Task details: Work out how many lines below contain the word "Zealand", then give that number alone.

Supplied records:

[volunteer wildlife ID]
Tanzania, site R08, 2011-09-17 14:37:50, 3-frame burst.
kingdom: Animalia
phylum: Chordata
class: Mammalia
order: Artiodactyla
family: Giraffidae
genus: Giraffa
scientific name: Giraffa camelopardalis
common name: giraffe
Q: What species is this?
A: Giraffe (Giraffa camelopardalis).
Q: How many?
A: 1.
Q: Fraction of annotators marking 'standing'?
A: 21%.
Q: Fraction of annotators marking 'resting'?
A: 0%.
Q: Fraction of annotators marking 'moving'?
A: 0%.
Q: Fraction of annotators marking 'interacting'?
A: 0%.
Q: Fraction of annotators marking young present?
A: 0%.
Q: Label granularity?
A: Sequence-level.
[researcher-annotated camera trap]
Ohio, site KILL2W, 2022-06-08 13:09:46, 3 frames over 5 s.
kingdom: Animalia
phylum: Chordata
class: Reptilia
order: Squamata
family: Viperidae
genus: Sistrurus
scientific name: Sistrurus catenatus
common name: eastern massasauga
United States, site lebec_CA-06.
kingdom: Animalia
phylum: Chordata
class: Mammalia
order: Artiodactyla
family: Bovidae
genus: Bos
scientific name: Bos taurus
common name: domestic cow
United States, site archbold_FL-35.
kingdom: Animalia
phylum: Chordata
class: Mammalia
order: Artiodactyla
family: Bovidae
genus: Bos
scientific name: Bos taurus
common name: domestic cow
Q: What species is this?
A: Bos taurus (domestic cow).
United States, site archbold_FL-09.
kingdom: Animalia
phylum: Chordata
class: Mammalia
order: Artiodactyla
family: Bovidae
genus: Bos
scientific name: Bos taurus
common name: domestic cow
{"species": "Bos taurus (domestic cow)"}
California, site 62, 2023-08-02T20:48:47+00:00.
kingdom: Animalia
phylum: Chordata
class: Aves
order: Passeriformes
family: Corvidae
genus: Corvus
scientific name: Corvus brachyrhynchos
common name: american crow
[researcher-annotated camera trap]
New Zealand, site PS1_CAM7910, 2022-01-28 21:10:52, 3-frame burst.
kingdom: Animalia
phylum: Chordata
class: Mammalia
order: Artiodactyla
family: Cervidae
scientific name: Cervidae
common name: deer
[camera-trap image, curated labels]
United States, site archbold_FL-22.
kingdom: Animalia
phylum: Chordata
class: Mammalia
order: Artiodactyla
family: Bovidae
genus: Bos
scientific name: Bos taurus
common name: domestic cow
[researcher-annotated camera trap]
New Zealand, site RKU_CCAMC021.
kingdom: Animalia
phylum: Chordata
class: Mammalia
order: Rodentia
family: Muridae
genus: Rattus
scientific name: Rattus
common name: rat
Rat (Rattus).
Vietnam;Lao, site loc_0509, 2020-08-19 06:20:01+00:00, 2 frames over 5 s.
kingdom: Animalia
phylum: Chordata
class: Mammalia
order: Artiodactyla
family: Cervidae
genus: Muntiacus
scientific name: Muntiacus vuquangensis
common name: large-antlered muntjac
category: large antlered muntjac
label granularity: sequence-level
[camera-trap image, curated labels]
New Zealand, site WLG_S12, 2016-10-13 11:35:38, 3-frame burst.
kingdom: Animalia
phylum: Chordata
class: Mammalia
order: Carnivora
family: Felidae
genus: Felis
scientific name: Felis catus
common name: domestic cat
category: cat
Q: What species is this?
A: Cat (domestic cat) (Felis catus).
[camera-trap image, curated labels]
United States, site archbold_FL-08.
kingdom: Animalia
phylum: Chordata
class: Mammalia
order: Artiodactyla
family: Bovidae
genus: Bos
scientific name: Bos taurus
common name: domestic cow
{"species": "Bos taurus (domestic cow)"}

Exercise result: 3